[BEGIN]

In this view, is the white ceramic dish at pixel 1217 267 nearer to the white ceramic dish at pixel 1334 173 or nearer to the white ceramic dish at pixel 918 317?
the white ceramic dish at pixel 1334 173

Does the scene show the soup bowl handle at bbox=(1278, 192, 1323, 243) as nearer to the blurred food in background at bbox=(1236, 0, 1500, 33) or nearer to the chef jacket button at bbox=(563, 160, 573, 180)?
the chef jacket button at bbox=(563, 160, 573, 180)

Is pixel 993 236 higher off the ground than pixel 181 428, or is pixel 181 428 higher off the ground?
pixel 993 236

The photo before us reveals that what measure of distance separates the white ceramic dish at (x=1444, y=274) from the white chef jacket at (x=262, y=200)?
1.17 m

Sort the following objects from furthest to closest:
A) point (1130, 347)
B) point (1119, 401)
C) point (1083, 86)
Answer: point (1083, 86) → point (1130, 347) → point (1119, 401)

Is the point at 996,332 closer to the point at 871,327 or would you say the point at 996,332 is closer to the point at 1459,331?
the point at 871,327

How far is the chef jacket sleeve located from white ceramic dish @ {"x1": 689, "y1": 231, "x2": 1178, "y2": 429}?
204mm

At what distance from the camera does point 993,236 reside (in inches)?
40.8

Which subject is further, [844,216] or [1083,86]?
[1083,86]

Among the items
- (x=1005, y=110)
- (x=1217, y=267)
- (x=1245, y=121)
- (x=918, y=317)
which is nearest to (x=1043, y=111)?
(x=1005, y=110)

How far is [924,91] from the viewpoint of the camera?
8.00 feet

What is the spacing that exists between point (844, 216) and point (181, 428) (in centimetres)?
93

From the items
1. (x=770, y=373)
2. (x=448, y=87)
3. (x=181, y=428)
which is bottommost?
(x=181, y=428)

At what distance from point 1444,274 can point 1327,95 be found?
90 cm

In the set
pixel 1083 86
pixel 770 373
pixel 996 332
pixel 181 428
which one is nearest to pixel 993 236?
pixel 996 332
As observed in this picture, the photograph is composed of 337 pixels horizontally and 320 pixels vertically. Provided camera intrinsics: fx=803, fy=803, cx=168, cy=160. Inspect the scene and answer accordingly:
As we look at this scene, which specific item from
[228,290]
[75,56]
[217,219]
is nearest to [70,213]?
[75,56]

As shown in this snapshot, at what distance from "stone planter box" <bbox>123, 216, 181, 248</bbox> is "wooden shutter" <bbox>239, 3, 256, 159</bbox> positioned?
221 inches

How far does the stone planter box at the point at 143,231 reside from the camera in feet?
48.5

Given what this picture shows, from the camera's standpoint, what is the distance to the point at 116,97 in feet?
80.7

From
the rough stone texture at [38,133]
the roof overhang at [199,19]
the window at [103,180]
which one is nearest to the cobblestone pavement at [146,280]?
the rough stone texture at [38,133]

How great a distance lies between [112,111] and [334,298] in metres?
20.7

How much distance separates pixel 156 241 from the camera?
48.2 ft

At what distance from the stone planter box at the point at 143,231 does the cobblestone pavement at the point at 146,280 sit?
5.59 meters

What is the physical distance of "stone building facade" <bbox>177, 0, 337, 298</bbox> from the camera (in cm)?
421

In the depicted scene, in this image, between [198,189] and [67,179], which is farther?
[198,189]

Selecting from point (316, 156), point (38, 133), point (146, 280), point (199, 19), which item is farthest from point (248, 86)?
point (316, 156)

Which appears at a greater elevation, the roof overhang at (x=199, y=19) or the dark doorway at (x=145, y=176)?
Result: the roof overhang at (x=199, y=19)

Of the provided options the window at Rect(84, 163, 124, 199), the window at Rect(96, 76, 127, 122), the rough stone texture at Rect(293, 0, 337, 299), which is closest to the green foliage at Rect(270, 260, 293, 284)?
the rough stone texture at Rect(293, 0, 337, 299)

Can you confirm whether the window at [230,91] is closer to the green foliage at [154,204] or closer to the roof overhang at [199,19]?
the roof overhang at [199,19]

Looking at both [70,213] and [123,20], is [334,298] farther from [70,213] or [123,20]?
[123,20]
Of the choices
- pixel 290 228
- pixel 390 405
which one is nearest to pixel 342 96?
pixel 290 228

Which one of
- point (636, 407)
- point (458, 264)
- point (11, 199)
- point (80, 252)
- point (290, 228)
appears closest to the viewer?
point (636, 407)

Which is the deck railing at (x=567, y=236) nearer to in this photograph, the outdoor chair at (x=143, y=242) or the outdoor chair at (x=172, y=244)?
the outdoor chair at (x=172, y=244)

[END]

[TASK REQUIREMENTS]:
Please copy the records from the line that has "Which one of" through the end of the records. Switch "viewer" to "camera" and leave everything else as it is.

[SOLUTION TO THIS EXERCISE]:
Which one of
- point (636, 407)
- point (458, 264)
- point (11, 199)
- point (80, 252)
- point (290, 228)
appears closest to the camera?
point (636, 407)

Which is the deck railing at (x=567, y=236) nearer to in this photograph, the outdoor chair at (x=143, y=242) or the outdoor chair at (x=172, y=244)?
the outdoor chair at (x=172, y=244)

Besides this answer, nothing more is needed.